==== Entries ====
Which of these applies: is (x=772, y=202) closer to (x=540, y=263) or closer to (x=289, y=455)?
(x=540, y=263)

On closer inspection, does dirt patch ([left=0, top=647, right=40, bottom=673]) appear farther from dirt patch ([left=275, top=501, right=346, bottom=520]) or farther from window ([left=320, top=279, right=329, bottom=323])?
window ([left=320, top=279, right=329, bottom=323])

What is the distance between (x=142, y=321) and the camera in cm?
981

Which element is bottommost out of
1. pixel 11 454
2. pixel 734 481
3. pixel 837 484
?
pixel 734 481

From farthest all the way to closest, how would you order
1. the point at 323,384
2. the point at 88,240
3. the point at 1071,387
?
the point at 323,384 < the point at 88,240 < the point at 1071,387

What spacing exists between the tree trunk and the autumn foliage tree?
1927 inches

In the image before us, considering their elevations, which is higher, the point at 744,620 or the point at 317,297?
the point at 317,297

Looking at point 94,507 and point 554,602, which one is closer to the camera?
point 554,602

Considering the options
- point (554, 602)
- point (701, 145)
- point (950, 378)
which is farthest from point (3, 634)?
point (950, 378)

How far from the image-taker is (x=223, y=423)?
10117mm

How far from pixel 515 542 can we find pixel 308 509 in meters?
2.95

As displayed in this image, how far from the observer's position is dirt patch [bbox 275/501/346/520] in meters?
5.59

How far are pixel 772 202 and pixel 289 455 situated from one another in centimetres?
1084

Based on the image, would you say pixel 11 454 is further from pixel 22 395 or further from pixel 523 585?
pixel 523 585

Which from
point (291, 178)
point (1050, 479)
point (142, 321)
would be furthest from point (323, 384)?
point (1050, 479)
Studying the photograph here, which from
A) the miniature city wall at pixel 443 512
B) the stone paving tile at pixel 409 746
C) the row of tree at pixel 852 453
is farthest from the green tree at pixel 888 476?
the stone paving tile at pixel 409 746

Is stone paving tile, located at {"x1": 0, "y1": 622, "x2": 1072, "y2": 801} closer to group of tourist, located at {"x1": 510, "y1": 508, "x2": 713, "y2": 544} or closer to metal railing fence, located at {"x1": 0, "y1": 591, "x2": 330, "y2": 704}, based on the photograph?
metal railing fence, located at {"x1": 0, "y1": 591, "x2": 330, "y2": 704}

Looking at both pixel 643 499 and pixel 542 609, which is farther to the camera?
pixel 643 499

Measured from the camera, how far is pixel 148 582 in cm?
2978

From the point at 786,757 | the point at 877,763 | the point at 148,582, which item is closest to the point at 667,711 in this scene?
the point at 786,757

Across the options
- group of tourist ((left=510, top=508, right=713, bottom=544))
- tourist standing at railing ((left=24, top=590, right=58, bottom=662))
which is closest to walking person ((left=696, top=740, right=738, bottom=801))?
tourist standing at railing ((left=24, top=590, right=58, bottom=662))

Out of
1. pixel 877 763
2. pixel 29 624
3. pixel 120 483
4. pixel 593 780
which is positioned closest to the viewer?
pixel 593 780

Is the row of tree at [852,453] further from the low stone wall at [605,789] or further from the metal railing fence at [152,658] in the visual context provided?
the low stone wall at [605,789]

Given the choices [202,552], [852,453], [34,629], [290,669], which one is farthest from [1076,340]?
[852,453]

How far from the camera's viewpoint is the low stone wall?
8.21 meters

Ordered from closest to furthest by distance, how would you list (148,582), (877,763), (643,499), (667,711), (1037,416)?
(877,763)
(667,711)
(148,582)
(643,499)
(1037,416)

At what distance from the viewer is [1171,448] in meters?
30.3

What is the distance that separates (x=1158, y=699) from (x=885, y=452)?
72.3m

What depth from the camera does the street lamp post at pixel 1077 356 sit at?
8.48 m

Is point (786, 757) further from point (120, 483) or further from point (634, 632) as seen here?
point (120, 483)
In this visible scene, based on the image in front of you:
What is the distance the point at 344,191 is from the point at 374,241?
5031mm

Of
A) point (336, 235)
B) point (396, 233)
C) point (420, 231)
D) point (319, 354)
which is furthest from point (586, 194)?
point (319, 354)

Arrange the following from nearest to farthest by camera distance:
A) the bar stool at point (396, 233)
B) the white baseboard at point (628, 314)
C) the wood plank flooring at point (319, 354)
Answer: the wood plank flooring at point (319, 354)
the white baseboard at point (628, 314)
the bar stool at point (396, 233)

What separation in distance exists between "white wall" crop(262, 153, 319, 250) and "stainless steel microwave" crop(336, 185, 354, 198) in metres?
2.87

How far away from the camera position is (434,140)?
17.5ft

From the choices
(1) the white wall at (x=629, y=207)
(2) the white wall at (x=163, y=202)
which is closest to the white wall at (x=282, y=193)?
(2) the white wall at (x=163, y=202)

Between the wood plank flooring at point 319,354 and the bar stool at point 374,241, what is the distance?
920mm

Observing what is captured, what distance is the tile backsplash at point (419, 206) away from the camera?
====
Aim: Copy out all of the items above word for word, changing nothing.

Exercise result:
Which of these applies: is (x=772, y=202) closer to (x=540, y=263) or closer to (x=289, y=455)?
(x=540, y=263)

On closer inspection, does dirt patch ([left=0, top=647, right=40, bottom=673]) appear farther from dirt patch ([left=275, top=501, right=346, bottom=520]) or farther from window ([left=320, top=279, right=329, bottom=323])?
window ([left=320, top=279, right=329, bottom=323])

What is the distance between (x=142, y=321) and the camera in cm?
981

Which element is bottommost out of
1. pixel 11 454
2. pixel 734 481
3. pixel 837 484
?
pixel 734 481

From farthest all the way to closest, how would you order
1. the point at 323,384
2. the point at 88,240
3. the point at 1071,387
?
the point at 323,384 < the point at 88,240 < the point at 1071,387

What spacing exists between the tree trunk and the autumn foliage tree?
1927 inches

In the image before us, considering their elevations, which is higher, the point at 744,620 or the point at 317,297?
the point at 317,297

Looking at point 94,507 and point 554,602, which one is closer to the camera?
point 554,602

Considering the options
- point (554, 602)
- point (701, 145)
- point (950, 378)
which is farthest from point (3, 634)?
point (950, 378)

How far from the image-taker is (x=223, y=423)?
10117mm

How far from pixel 515 542 can we find pixel 308 509 in meters?
2.95

As displayed in this image, how far from the observer's position is dirt patch [bbox 275/501/346/520] in meters?
5.59

How far are pixel 772 202 and pixel 289 455 situated from one another in centimetres?
1084

Based on the image, would you say pixel 11 454 is further from pixel 22 395 or further from pixel 523 585?
pixel 523 585

Which from
point (291, 178)
point (1050, 479)
point (142, 321)
would be furthest from point (323, 384)?
point (1050, 479)
Studying the photograph here, which from
A) the miniature city wall at pixel 443 512
B) the stone paving tile at pixel 409 746
C) the row of tree at pixel 852 453
is farthest from the green tree at pixel 888 476?
the stone paving tile at pixel 409 746

Is stone paving tile, located at {"x1": 0, "y1": 622, "x2": 1072, "y2": 801} closer to group of tourist, located at {"x1": 510, "y1": 508, "x2": 713, "y2": 544} or closer to metal railing fence, located at {"x1": 0, "y1": 591, "x2": 330, "y2": 704}, based on the photograph?
metal railing fence, located at {"x1": 0, "y1": 591, "x2": 330, "y2": 704}

Looking at both pixel 643 499 and pixel 542 609, which is farther to the camera?
pixel 643 499

Measured from the camera, how far is pixel 148 582 in cm?
2978

From the point at 786,757 | the point at 877,763 | the point at 148,582, which item is closest to the point at 667,711 in this scene?
the point at 786,757

Across the options
- group of tourist ((left=510, top=508, right=713, bottom=544))
- tourist standing at railing ((left=24, top=590, right=58, bottom=662))
which is closest to walking person ((left=696, top=740, right=738, bottom=801))?
tourist standing at railing ((left=24, top=590, right=58, bottom=662))

Out of
1. pixel 877 763
2. pixel 29 624
3. pixel 120 483
4. pixel 593 780
which is positioned closest to the viewer?
pixel 593 780

Is the row of tree at [852,453] further from the low stone wall at [605,789] or further from the metal railing fence at [152,658] in the visual context provided?
the low stone wall at [605,789]

Given the choices [202,552], [852,453], [34,629], [290,669], which one is farthest from [1076,340]?
[852,453]

How far from the camera's viewpoint is the low stone wall?
8.21 meters

Ordered from closest to furthest by distance, how would you list (148,582), (877,763), (643,499), (667,711), (1037,416)?
(877,763)
(667,711)
(148,582)
(643,499)
(1037,416)

At what distance from the viewer is [1171,448] in meters?
30.3

What is the distance that separates (x=1158, y=699) from (x=885, y=452)?
72.3m

What depth from the camera does the street lamp post at pixel 1077 356 sit at?
8.48 m

Is point (786, 757) further from point (120, 483) or further from point (634, 632) as seen here?
point (120, 483)
In this visible scene, based on the image in front of you:
What is the distance the point at 344,191 is from the point at 374,241?
5031mm

Of
A) point (336, 235)
B) point (396, 233)
C) point (420, 231)
D) point (319, 354)
which is furthest from point (586, 194)?
point (319, 354)

Arrange the following from nearest to farthest by camera distance:
A) the bar stool at point (396, 233)
B) the white baseboard at point (628, 314)
C) the wood plank flooring at point (319, 354)
Answer: the wood plank flooring at point (319, 354)
the white baseboard at point (628, 314)
the bar stool at point (396, 233)

What separation in distance exists between "white wall" crop(262, 153, 319, 250) and "stainless steel microwave" crop(336, 185, 354, 198) in metres?
2.87

How far away from the camera position is (434,140)?
17.5ft

From the choices
(1) the white wall at (x=629, y=207)
(2) the white wall at (x=163, y=202)
which is closest to the white wall at (x=282, y=193)?
(2) the white wall at (x=163, y=202)

Between the wood plank flooring at point 319,354 and the bar stool at point 374,241, what is the distance?
920mm

Observing what is captured, what distance is the tile backsplash at point (419, 206) away from the camera?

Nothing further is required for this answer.